▸ **Written request**: Format the lines of the listing below, starting at the line containing "By what distance" and continuing through the end of the listing, as a Markdown table with the columns Row and Line, one numbered row per line and blank lines omitted.

▸ **Input data**:
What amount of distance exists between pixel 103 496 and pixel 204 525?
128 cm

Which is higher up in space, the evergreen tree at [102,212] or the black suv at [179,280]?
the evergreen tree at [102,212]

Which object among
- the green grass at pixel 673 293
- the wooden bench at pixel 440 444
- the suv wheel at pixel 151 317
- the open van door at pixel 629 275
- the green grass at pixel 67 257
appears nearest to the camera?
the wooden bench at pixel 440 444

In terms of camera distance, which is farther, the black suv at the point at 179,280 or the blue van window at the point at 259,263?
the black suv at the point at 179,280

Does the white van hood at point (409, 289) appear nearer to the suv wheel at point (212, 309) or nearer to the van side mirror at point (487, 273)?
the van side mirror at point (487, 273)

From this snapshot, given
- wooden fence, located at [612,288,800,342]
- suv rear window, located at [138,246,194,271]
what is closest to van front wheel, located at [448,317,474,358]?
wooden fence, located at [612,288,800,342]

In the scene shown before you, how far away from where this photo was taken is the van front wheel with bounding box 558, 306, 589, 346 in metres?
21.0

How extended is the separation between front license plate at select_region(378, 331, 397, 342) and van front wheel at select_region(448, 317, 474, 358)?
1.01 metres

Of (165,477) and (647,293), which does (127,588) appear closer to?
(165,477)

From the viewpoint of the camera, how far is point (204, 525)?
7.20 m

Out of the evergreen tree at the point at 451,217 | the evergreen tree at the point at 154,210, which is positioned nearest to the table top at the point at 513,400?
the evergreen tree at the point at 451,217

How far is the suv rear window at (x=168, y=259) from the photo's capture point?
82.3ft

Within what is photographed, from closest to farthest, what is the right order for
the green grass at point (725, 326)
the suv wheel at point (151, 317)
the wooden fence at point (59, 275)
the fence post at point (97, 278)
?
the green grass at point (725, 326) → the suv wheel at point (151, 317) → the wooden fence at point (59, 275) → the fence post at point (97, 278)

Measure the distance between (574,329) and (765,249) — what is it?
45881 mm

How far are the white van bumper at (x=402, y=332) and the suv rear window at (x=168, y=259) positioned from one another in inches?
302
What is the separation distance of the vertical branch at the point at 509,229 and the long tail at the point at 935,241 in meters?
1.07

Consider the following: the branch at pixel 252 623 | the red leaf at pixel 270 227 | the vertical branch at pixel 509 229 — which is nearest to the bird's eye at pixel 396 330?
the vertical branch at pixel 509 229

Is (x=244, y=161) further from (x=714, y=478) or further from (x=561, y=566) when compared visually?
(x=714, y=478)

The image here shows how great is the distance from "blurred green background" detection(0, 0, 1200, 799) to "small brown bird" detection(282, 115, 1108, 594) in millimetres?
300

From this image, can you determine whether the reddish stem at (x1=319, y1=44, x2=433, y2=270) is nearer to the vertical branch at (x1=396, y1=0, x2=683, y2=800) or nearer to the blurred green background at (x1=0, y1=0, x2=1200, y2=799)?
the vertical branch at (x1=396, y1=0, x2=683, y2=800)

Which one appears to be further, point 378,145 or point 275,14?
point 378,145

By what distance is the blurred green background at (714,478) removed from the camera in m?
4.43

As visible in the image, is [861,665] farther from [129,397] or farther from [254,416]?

▸ **Expected answer**:
| Row | Line |
|---|---|
| 1 | By what distance is the blurred green background at (714,478) removed from the camera in m? |
| 2 | 4.43 |
| 3 | As visible in the image, is [861,665] farther from [129,397] or farther from [254,416]? |